Stéphanie Cassilde, chercheuse en sciences sociales et Giuseppina Di Ruggiero, psychologue dans un centre d’accueil de jour nous proposent un focus sur les jeunes en errance. Il n’est pas question ici de jeunes festivaliers ou de voyageurs bohèmes. Mais de jeunes en rupture familiale et en désaffiliation sociale. Des jeunes sans attache, en somme. Au départ de leurs observations et expérience de terrain, les deux professionnelles livrent certains éclairages qui plaident pour une continuité de la prise en charge de ces jeunes après leur 25e anniversaire. Selon elles, le déclic pour entamer un projet de formation ou d’emploi ne survient chez la plupart des jeunes accueillis en situation de bas seuil qu’à l’approche de cet âge charnière. Les extraire des programmes de subsidiation revient donc à créer une seconde rupture consécutive à la première vécue à leurs 18 ans. Explications.

Acteur majeur de l’accueil de jour au sud du pays, l’ASBL Comme chez Nous (CCN) rassemble à elle seule 40% des accueils dits de bas seuil en Wallonie.
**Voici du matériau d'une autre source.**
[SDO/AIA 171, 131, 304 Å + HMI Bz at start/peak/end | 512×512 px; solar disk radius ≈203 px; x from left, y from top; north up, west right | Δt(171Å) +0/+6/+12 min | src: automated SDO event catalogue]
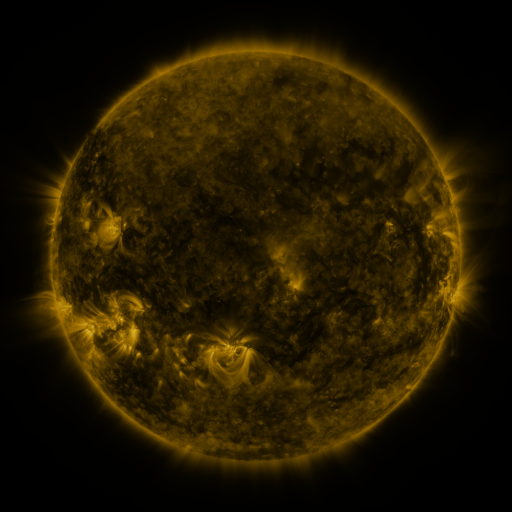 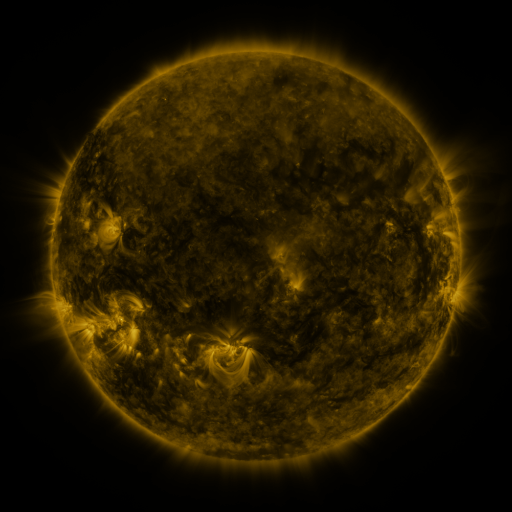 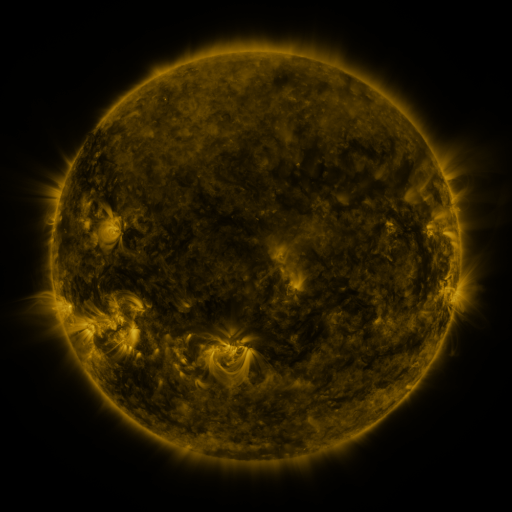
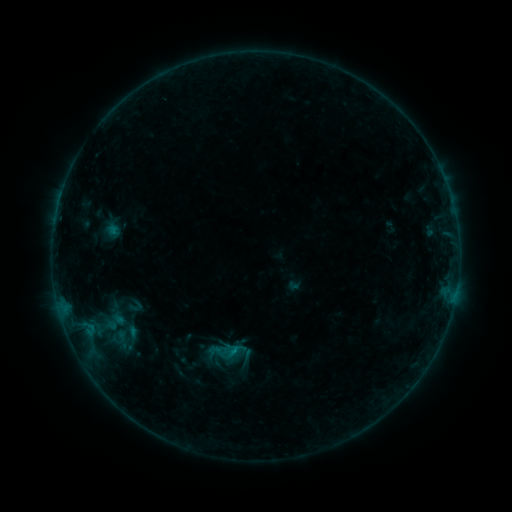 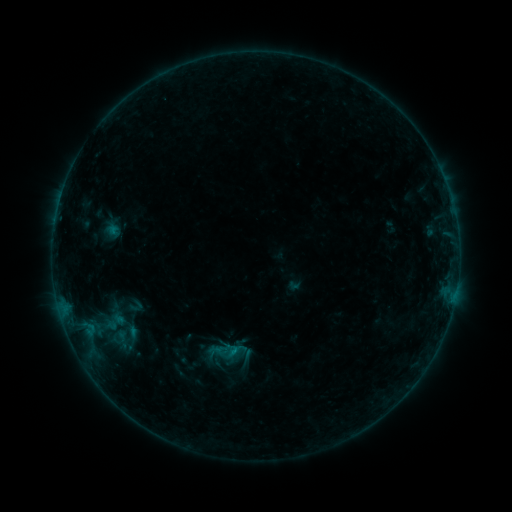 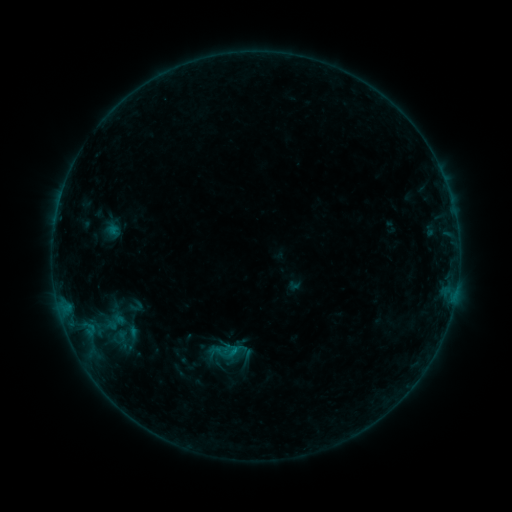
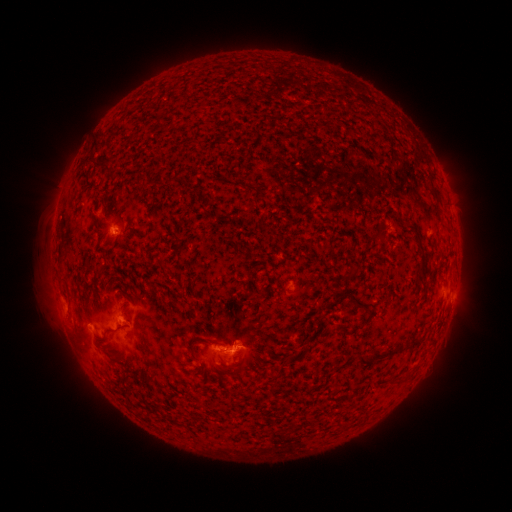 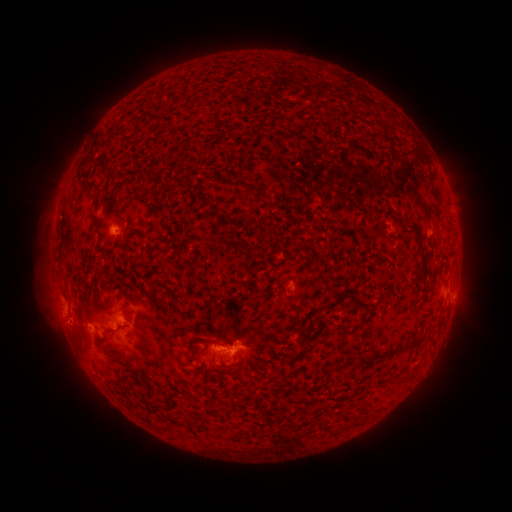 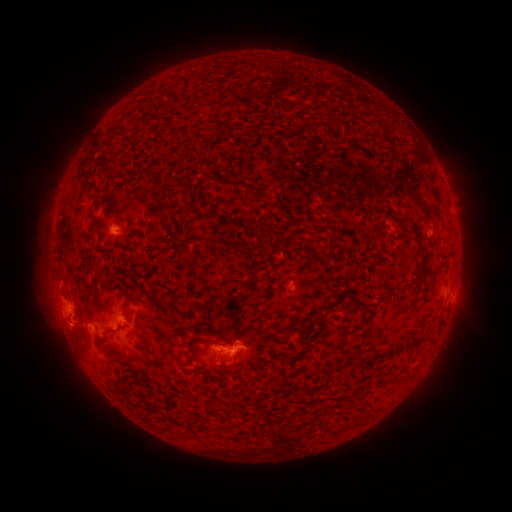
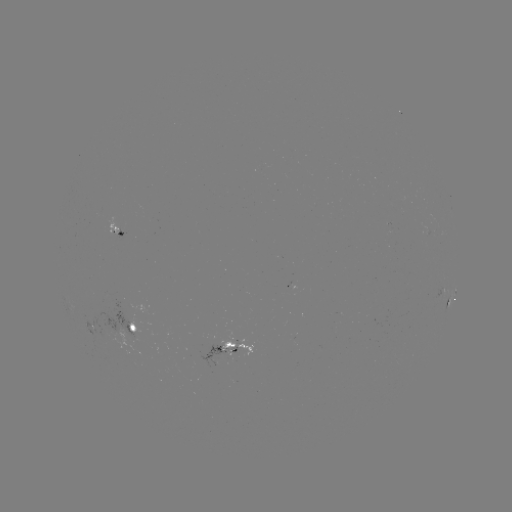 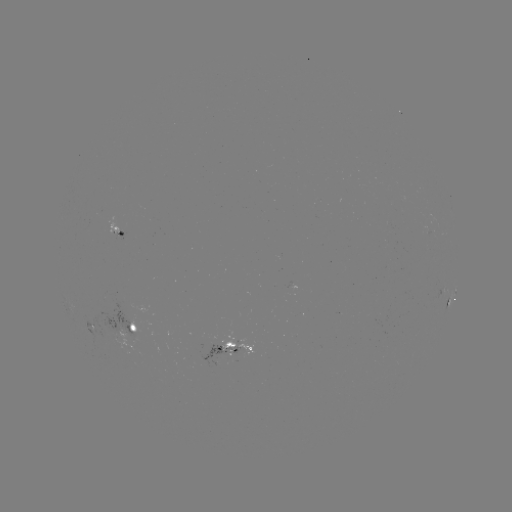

Parmi les 1088 (4) personnes différentes ayant fréquenté la structure en 2019, près de 10% étaient âgés entre 18 et 24 ans. Les travailleurs sociaux de cette association constatent que des secondes, voire des troisièmes générations se présentent à l’accueil de jour. A Bruxelles, cette même tranche d’âge représentait, en 2018, 22% des personnes accueillies par le Samu social. De manière générale, toutes catégories d’âge confondues, on constate une augmentation de la précarité et du sans-abrisme à l’échelle de l’ensemble de l’Union européenne.